En date du 25 mars 2004, nous avons procédé dans le dossier mentionné en rubrique devant la CISR, et ce devant le commissaire Monsieur Donald Archambault.

Quelle fût notre suprise de constater qu'après l'interrogatoire de notre cliente devant l'APR, Me Christian Jadue, vers 10h00, lorsque le soussigné a commencé à questionner sa cliente, le commissaire était déjà à rédiger sa décision pendant notre interrogatoire, si bien que lorsque le soussigné a terminé avec l'interrogatoire de sa cliente vers 10h30, le commissaire nous a avisé qu'on faisait une suspension de trente (30) minutes et que par la suite il écouterait nos plaidoiries et rendrait sa décision immédiatement...

Le soussigné procédant pour la première fois devant ledit commissaire a été plus que surpris et choqué de cette façon d'agir, pouvant constater que le commissaire ne prenait pas des notes sur le témoignage de notre cliente, mais était bel et bien à rédiger sa décision, si bien que lors de sa décision qui fût rendue verbalement à l'audience, il a même, comme motif de refus, allégué le fait que notre cliente avait revendiqué de façon tardive après son arrivée au Canada, alors que cette dernière avait témoigné à l'effet qu'elle était arrivée le 13 octobre 2003 à Toronto, le 14 octobre à Montréal, devait se reposer quelques jours et par la suite a demandé des renseignements auprès de l'ami de son père.

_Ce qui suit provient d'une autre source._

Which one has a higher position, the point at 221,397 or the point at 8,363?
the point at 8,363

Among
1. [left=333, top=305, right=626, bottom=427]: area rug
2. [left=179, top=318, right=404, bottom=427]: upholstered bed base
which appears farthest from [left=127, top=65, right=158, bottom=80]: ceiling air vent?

Cette dernière a aussi déclaré que dès le 16 octobre elle a téléphoné pour prendre un rendez-vous (auprès de Capital Immigrant consultant) et s'est présentée à l'immigration pour aller chercher des formulaires dès le 21 octobre.

Le commissaire étant trop occupé à rédiger sa décision n'a pas entendu ni écouté le témoignage de notre cliente, si bien qu'il a déclaré qu'elle n'avait revendiqué que le 5 novembre 2003, soit la date apparaissant aux notes de l'agent d'immigration lors de la rencontre de notre cliente avec ledit agent au 1010 St-Antoine.

Le soussigné considère cette façon de procéder inacceptable et n'a aucunement l'intention de procéder une autre fois devant ledit commissaire.

Le soussigné croit que cette façon de procéder déconsidère l'administration de la justice, préjudicie aux droits de notre cliente.

Dans les circonstances, vous voudrez bien avoir l'obligeance d'aviser les personnes concernées de ne plus nous fixer d'audition devant le commissaire Monsieur Donald Archambault.

En espérant le tout conforme, bien à vous.

JEAN CANTIN, avocat


[5]         Quelques semaines plus tard, en début d'audition de la cause du demandeur, le commissaire Archambault a exprimé ce qui suit pour justifier son refus de se récuser :

PAR LE PRÉSIDENT

-               Alors, pour le bénéfice du tribunal, nous avons eu une conférence préparatoire. Maître Cantin m'a fait part à ce moment-là de sa... comment je pourrais dire ça, à sa réticence à ... à passer devant moi parce qu'il... il y aurait eu... il y a eu de la part de maître Cantin une lettre contestant un peu ma façon de fonctionner lors de la dernière audition.

Et j'ai fait part à maître Cantin que je vais... j'avais lu sa lettre de... sa lettre en question, que j'avais eu une rencontre avec la Commission à cet effet-là et que je pourrais assurer à maître Cantin mon entière disponibilité et le fait que ce n'est pas parce qu'une lettre est envoyée, en ce qui me concerne, qui ferait en sorte de m'influencer dans cette cause aujourd'hui, ça fait partie du métier.

Je pense qu'on ne vise pas des gens personnellement dans la vie, on... on fait son travail. Alors, néanmoins, je lui ai dit que jtais saisi du dossier et que je... je n'avais pas de motif de me désister du dossier, mais je peux lui assurer ainsi qu'au demandeur mon entière disponibilité et que je n'ai aucun parti pris dans cette cause.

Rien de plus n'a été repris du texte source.